• Work to complete: Every line of the material below must be repeated exactly.

::: Input

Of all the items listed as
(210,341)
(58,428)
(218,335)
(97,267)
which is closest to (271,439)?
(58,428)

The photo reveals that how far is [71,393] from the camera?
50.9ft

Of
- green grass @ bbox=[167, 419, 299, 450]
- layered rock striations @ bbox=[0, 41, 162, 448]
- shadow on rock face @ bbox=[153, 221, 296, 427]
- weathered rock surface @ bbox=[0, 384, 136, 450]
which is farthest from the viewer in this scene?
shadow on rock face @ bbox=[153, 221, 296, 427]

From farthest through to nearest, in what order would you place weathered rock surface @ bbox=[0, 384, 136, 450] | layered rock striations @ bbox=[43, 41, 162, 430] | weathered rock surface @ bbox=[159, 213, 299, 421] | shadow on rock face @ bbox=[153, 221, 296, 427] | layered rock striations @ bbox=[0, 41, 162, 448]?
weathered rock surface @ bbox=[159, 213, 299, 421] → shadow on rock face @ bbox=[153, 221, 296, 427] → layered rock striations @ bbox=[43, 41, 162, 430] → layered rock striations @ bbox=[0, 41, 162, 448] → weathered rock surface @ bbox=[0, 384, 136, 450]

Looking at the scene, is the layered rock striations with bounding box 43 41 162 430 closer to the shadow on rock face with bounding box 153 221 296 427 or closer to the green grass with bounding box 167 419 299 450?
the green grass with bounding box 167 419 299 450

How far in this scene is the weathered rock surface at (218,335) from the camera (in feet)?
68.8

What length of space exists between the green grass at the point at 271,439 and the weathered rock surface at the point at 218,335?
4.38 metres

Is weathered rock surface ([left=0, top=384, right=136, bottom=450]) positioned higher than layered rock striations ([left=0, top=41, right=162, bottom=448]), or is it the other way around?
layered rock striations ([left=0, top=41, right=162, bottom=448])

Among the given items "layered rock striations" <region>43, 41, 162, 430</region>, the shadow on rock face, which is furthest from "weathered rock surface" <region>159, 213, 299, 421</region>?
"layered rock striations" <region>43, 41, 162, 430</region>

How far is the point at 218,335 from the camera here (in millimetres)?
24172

::::::

• Output:
Of all the items listed as
(210,341)
(58,428)
(218,335)
(97,267)
which is closest to (271,439)?
(58,428)

The photo reveals that how far is [71,393] from the camera?
50.9ft

Of
- green grass @ bbox=[167, 419, 299, 450]
- layered rock striations @ bbox=[0, 41, 162, 448]
- shadow on rock face @ bbox=[153, 221, 296, 427]
- weathered rock surface @ bbox=[0, 384, 136, 450]
which is farthest from the viewer in this scene?
shadow on rock face @ bbox=[153, 221, 296, 427]

From farthest through to nearest, in what order would you place weathered rock surface @ bbox=[0, 384, 136, 450] | layered rock striations @ bbox=[43, 41, 162, 430] | weathered rock surface @ bbox=[159, 213, 299, 421] | shadow on rock face @ bbox=[153, 221, 296, 427] | layered rock striations @ bbox=[0, 41, 162, 448]?
weathered rock surface @ bbox=[159, 213, 299, 421] → shadow on rock face @ bbox=[153, 221, 296, 427] → layered rock striations @ bbox=[43, 41, 162, 430] → layered rock striations @ bbox=[0, 41, 162, 448] → weathered rock surface @ bbox=[0, 384, 136, 450]

Looking at the scene, is the layered rock striations with bounding box 43 41 162 430 closer to the shadow on rock face with bounding box 153 221 296 427 or closer to the green grass with bounding box 167 419 299 450?
the green grass with bounding box 167 419 299 450

How far in this scene is the weathered rock surface at (218,335) from the camera (in feet)?
68.8

What length of space exists between the green grass at the point at 271,439 and the weathered rock surface at the point at 218,335?
4.38 metres

Is weathered rock surface ([left=0, top=384, right=136, bottom=450]) positioned higher than layered rock striations ([left=0, top=41, right=162, bottom=448]), or is it the other way around?
layered rock striations ([left=0, top=41, right=162, bottom=448])

Among the given items "layered rock striations" <region>43, 41, 162, 430</region>, the shadow on rock face, which is furthest from "weathered rock surface" <region>159, 213, 299, 421</region>?
"layered rock striations" <region>43, 41, 162, 430</region>

How far is the point at 218,335 from the camera here (in millimetres)?
24172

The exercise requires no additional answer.